Texte source:
Modernité pittoresque et individualité collective
Regard sur une proposition de logement type pour la cité-jardin du Pré-Saint-Gervais par l’architecte Félix Dumail.
Introduction à la cité-jardin
Le modèle français de la cité-jardin est une adaptation de la proposition utopique décrite par l’urbaniste anglais Ebenezer Howard dans son livre To-morrow : A Peaceful Path to Real Reform (1898). La seconde édition du livre paraît sous le titre Garden Cities of To-morrow en 1902. L’objectif de la cité-jardin, telle qu’imaginée par Howard, consistait alors à freiner l’exode rural en proposant un concept d’autosuffisance aux habitants de la campagne (1).
L’idée française du début du XXe siècle allie le concept de la cité-jardin au logement ouvrier. Trois facteurs permettent de remonter à la source de cette rencontre ; la crise du logement, l’explosion démographique de la banlieue et la reconstruction des villes à l’issue de la Première Guerre mondiale (2).
« La cité-jardin mêle habitat (individuel et collectif), nature (du jardin privatif à l’aménagement paysager de l’espace public) et équipement (social, culturel, scolaire…). Conçue à l’échelle d’une ville ou d’un quartier, elle se fonde sur une composition urbaine globale, cohérente en soi et avec son environnement » (3).
La cité-jardin du Pré-Saint-Gervais
La cité-jardin du Pré-Saint-Gervais est un projet de l’Office publique d’habitations à bon marché du département de la Seine (1915). Le fondateur et administrateur de l’OPHBM est Henri Sellier. La vision de Sellier est orientée vers « une architecture moderne, à partir de critères utilitaires imposés par une production qui tend à devenir une production de masse » (4). Le projet est attribué en 1927 à l’architecte Félix Dumail, lauréat d’un concours d’habitations bon marché de Paris en 1913. Les directives générales du projet de la cité-jardin du Pré-Saint-Gervais sont d’ordre purement technique ; l’orientation des bâtiments, l’utilisation des voies existantes, la répartition des pavillons individuels et collectifs ainsi que l’établissement de centres de commerce. De plus, Dumail doit composer avec un terrain accidenté et dénivelé (5). Il est attendu de l’architecte de proposer une formule maximisant le confort et les considérations d’hygiène tout en minimisant les coûts. En plus du projet d’aménagement de la cité entière (voir ill. II), l’architecte offre des plans de niveaux (voir ill. III) de logements standardisés afin de simplifier une construction en série. Il propose plusieurs modèles de logements types, allant du studio d’artiste à des formats à plusieurs chambres. Le bâtiment J offre une courbe audacieuse (voir ill. I), les unités qui le composent y sont adaptées grâce à un plan-type unique répété sur chaque étage. Dumail est reconnu pour « ses plans considérés comme des modèles d’aboutissement technique et typologique » (6).

Extrait de données:

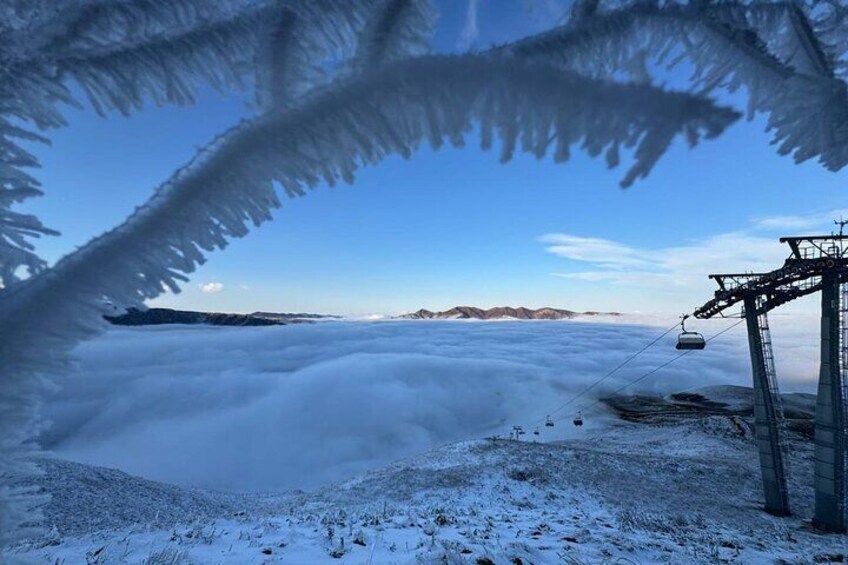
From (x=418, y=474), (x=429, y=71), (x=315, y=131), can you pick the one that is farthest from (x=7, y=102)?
(x=418, y=474)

Consignes de l'exercice:
- a) Extrayez du texte source tout ce qui va de « Modernité pittoresque et » jusqu'à « l’architecte Félix Dumail. ».
- b) D'après le texte source, en quelle année le projet de la cité-jardin du Pré-Saint-Gervais est-il attribué à Félix Dumail ?
Les lignes proviennent d'une source distincte du texte source.

Corrigé de l'exercice:
- a)
Modernité pittoresque et individualité collective
Regard sur une proposition de logement type pour la cité-jardin du Pré-Saint-Gervais par l’architecte Félix Dumail.

- b) En 1927.